Even though the EWZ is up almost +35% YTD, local the Brazilian Hedge Funds Index (IHFA) is performing only +6.7% for the same period, meaning that local investors have a lousy technical on the market.
For the 1H22, local HFs will not increase their risk, mainly because the annualized performance is above the benchmark. However, we should expect higher volatility in the 2H22.
Yellow Flag for Neobanks
Inter published its operational figures for 1Q22 (link here) and as expected credit origination was weak (up only 22% YoY) and asset quality deteriorated.
The bank's overall expansion was good with a client base achieving 18.6 m clients, net adds of ~2.3m (vs. 2.5m in Q421). On the other hand, the bank's NPL ratio moved up 50bps QoQ, reaching 3.3%.
This deterioration was even stronger in the case of the credit card business, as the ratio of overdue loans (90 days) achieved 6.6% (vs. 5.2% in Q421).
Note that before Covid-19, Inter’s NPLs were around ~4%. Investors could interpret this as a yellow flag for the entire sector, although we should wait for confirmation in subsequent operational figures.

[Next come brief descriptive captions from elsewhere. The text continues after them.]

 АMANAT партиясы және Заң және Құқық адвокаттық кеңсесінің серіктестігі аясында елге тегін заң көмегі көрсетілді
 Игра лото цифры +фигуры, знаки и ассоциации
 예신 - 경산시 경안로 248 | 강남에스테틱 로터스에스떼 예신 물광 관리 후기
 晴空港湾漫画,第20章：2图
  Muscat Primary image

Also, credit origination was weak achieving R$ 4.5 billion in Q122, a material decline vs Q421 when it originated at R$ 6.1 bn. The mix of loan origination also changed a bit, with SMEs achieving ~70% of total disbursements (mortgage and payroll got hit).
To foster the loan origination to individuals, Inter signed a partnership with Mercantil do Brasil with a focus on older customers (>50 years) - Inter should carry out credit assignments up to R$2bn in the next 18 months.

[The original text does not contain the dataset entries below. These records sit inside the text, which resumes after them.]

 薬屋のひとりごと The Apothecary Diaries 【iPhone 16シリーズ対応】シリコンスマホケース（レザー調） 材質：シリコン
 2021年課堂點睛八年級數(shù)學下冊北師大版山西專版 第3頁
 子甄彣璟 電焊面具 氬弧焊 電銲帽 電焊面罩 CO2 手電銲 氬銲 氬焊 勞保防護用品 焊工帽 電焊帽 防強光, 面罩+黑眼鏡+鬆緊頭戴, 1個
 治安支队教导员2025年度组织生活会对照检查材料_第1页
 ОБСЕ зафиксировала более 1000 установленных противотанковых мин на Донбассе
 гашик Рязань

Finally, InterInvest showed weak QoQ active clients at 2.0m - it represents 10% of the bank's total clients vs. 12% in Q421. This is a meaningful deceleration, confirming the previous topic. Total AUC reached R$58.1 billion, +2% QoQ (+11% YoY).
All in all, investors should see this as a yellow flag for neobanks, especially because asset quality is worse than expected deterioration.